Materials turns weird in Android

Hi
I started working on a project with Unity 3.5 for Android and IOS. When I updated the project to 4.0 and even now with the 4.2.1 version I get a weird behaviour with the materials or I don’t know if is a problem with the shaders. It’s hard to explain and it is also hard to google it so I take a screen shot of the problem.


image 1

image2

This is a corner inside a room but the problem is in the whole level. In the first image I have the corner as it suppose to be and the second one has the problem. It changes depending on the camara position. If it is far from the object, it even turns transparent

By the way, this problem occurs in the Android version but not in IOS

What can it be?

thank you in advance

I’m haveing the same problema and I posted this yesterday: http://forum.unity3d.com/threads/199792-Problem-with-graphics-on-Android-(Opengl)

But nobody seems to know what’s happening. I found this problem happening to people since 2011.

I’m delaying the release of my latest game because of this problem.

This is a very serious issue and the Unity team should check this out.

:rage:

Andre Lima - maliceinteractive.com

Which shader are you using? Post an example project for us to look at.

I tried difuse since I wanted to set a color, then a tried mobile difuse with a solid color image. I’ll try to make and example project with the error
Thank you

This is weird.

I created a new project and the problem, normally present in the GAME VIEW and on the device, now appears on the SCENE VIEW, and no longer on the device.

LUCKILY… I fixed it in my main project by raising the Main Camera Clipping Planes/Near value up to 30. This may cause some problem depending on the scale of your game, but may work well with lower values too.

Worth a try.

The important thing about near/far clipping planes is that they drive the depth resolution of the z-buffer.

A pixel is drawn at distance D. There is a near plane at N, and a far plane at F.

  • If D is less than N, it’s not visible.

  • If D is greater than F, it’s not visible.

Most people understand this pretty quickly.

  • Next, the value D has to be rounded to the nearest possible value that the Z buffer can hold.

  • If F is too huge, or N is too small, then the values the Z buffer can hold are very far apart in depth.

The setting of N is much more sensitive, as it’s a divisor: changing 1.0 to 0.5 will double the thickness of those Z buffer depth slices. Changing it to 0.25 will double it again.

You want the “near” plane to be as big as possible without letting the camera mash into the scenery.

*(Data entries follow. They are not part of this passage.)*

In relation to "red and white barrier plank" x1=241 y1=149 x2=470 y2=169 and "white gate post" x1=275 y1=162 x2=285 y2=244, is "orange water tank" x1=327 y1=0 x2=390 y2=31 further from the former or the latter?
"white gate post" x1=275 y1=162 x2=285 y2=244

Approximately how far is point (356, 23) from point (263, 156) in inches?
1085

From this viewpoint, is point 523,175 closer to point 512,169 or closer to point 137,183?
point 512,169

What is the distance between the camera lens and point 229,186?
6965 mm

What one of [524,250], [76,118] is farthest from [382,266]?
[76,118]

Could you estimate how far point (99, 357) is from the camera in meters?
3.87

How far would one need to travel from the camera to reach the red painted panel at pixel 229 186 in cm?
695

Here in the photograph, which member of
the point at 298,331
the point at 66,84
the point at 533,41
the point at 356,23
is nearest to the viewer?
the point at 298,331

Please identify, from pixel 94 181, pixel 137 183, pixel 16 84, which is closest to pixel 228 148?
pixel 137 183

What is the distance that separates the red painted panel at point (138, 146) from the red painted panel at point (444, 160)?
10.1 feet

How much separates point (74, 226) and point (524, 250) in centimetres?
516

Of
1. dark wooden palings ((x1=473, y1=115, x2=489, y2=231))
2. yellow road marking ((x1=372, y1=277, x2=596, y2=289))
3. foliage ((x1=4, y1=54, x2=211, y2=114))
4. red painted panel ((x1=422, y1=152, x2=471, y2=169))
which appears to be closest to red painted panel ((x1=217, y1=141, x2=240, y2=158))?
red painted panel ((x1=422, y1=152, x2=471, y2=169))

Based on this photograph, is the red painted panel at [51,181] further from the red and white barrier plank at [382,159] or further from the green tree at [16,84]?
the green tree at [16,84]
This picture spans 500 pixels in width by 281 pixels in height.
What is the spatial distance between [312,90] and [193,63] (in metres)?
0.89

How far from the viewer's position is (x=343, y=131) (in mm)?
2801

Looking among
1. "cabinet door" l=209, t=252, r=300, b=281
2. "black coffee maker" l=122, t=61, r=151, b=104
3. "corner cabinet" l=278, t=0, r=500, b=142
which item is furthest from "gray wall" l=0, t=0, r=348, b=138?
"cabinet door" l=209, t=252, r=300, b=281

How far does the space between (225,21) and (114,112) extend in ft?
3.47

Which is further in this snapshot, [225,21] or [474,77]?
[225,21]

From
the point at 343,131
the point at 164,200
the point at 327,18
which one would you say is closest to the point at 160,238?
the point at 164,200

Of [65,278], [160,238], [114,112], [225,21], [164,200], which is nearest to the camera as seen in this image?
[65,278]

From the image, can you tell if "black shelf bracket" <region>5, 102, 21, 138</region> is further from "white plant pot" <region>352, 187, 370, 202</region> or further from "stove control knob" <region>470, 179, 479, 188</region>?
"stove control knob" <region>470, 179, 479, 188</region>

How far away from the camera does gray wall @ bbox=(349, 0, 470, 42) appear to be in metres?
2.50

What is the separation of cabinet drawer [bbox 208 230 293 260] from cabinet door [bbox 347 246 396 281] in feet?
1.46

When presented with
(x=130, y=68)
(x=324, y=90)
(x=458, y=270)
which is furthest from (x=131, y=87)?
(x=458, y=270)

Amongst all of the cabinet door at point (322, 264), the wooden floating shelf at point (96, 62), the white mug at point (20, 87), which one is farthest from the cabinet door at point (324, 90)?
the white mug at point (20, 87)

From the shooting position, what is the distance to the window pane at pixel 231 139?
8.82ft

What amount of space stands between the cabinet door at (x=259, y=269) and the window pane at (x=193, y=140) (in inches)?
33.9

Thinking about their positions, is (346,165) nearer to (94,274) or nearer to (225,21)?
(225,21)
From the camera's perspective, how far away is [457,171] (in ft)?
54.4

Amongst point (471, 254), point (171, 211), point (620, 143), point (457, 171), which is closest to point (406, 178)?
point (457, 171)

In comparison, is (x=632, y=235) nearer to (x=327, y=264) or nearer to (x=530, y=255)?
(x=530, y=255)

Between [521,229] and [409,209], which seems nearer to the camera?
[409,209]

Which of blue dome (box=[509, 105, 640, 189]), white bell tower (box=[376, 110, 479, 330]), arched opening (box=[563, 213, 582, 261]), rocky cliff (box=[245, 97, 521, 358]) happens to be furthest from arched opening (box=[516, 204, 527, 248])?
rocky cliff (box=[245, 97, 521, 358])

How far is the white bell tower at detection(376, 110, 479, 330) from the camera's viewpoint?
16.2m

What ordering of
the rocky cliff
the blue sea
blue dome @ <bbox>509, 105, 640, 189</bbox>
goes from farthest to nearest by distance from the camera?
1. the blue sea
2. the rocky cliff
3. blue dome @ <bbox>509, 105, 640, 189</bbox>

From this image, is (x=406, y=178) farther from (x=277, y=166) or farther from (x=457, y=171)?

You want the “far” plane to be as close as possible without clipping geometry that MUST be visible.

Thanks Halley,

Great tips.

The weird thing is that this problem only happens in the Android platform.

Likely the zbuffer has fewer bits of resolution on the device(s) you tried, so it shows the problem much more aggressively. If you drop from 32bit to 16bit, that means each z slice could be as much as 65000 times thicker!

Thank you very much, I didn’t know that. I have to make some change to my game because I had considered a near plane of 0.3 but at least the main problem is solved.